Typeset in 20/24pt Times. The later reprinting of the book has a different font on its cover. I’m always interested to see how publishers vary their covers from printing to printing, but of course we’re never told why! (I suppose the font might have had a limited licence?)

Unlike many  picture books, the pages of this book are numbered, on pages where the illustration doesn’t obscure where the page number would go.

Joy Cowley is herself New Zealand European, and like most of us from New Zealand (including many Maori), has some Scottish blood in there somewhere.

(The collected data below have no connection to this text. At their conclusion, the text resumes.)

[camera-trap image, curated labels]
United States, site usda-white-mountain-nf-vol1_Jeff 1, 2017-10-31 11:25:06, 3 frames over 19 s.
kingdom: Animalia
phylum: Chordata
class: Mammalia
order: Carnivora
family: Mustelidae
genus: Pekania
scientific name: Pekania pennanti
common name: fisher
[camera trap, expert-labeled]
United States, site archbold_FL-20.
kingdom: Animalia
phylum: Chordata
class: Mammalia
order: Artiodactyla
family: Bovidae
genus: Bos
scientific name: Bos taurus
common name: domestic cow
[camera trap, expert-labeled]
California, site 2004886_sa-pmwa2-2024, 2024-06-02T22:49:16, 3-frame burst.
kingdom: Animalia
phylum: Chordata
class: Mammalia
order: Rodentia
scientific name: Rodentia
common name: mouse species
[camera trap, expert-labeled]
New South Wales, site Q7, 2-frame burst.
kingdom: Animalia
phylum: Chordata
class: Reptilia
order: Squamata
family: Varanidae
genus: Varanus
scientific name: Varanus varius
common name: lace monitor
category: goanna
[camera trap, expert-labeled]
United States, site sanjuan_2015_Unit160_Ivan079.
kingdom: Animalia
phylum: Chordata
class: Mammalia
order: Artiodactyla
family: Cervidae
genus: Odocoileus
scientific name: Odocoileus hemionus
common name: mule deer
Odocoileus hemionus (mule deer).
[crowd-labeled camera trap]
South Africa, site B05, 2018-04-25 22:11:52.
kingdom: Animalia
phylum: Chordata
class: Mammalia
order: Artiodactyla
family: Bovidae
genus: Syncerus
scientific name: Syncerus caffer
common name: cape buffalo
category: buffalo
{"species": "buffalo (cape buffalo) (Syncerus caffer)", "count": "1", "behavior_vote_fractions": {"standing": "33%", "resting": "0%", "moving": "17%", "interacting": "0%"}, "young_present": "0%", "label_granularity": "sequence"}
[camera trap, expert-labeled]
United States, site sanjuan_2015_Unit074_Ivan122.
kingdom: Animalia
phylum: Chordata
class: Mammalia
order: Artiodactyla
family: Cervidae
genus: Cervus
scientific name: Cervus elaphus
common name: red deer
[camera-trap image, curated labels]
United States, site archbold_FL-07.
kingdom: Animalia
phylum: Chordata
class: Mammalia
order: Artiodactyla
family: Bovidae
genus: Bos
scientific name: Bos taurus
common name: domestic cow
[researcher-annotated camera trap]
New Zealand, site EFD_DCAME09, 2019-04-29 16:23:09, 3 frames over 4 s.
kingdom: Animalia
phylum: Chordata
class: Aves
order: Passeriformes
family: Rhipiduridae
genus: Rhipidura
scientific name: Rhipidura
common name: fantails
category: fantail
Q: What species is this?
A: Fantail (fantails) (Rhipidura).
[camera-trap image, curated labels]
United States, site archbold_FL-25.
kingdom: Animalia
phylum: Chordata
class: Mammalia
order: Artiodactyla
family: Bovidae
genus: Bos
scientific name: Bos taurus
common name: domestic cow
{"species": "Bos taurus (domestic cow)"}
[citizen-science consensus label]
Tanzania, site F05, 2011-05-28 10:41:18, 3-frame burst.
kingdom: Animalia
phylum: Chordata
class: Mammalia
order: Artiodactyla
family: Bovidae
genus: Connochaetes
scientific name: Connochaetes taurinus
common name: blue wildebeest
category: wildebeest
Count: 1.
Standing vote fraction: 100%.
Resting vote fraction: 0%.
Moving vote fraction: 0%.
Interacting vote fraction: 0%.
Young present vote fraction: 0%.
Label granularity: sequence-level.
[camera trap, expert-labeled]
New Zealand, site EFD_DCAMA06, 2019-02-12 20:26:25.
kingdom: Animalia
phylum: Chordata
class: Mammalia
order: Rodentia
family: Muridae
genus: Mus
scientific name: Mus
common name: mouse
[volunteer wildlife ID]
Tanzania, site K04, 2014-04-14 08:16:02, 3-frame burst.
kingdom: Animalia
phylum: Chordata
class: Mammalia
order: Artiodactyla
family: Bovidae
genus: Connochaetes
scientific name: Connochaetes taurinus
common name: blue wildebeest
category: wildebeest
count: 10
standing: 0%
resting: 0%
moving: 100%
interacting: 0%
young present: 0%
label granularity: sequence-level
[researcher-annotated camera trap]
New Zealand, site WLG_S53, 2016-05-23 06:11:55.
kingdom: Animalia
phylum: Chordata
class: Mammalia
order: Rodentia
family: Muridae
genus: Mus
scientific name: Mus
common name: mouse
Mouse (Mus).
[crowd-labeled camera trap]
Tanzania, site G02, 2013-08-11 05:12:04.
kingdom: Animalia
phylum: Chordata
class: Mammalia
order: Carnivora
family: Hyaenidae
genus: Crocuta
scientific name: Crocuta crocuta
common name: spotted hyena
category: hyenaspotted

Tracey Moroney seems to more commonly go by Trace Moroney. Her website is here.

COMPARE AND CONTRAST

The world of this picture book could be set in the same ‘world’ as Julia Donaldson’s Room On The Broom, which includes supernatural creatures who, like their fairytale equivalents, can be outwitted by savvy young humans. The blues and greens of Tracey Moroney’s colour scheme are somewhat similar to the style chosen by Axel Scheffler six years later.

Room_on_the_Broom

Julia Donaldson, like Joy Cowley, sometimes makes use of traditional poetry as inspiration for her picture books. The Highway Rat is a good example of that. (See The Highwayman by Alfred Noyes.)

Thehighwayrat

WRITE YOUR OWN BASED ON NICKETY NACKETY NOO NOO NOO

Though I’m sure it’s way harder than it looks, we might try taking a traditional poem from Scotland, turning the story on its head and make use of the rhythm and rhyming conventions to create a story for a young, modern audience.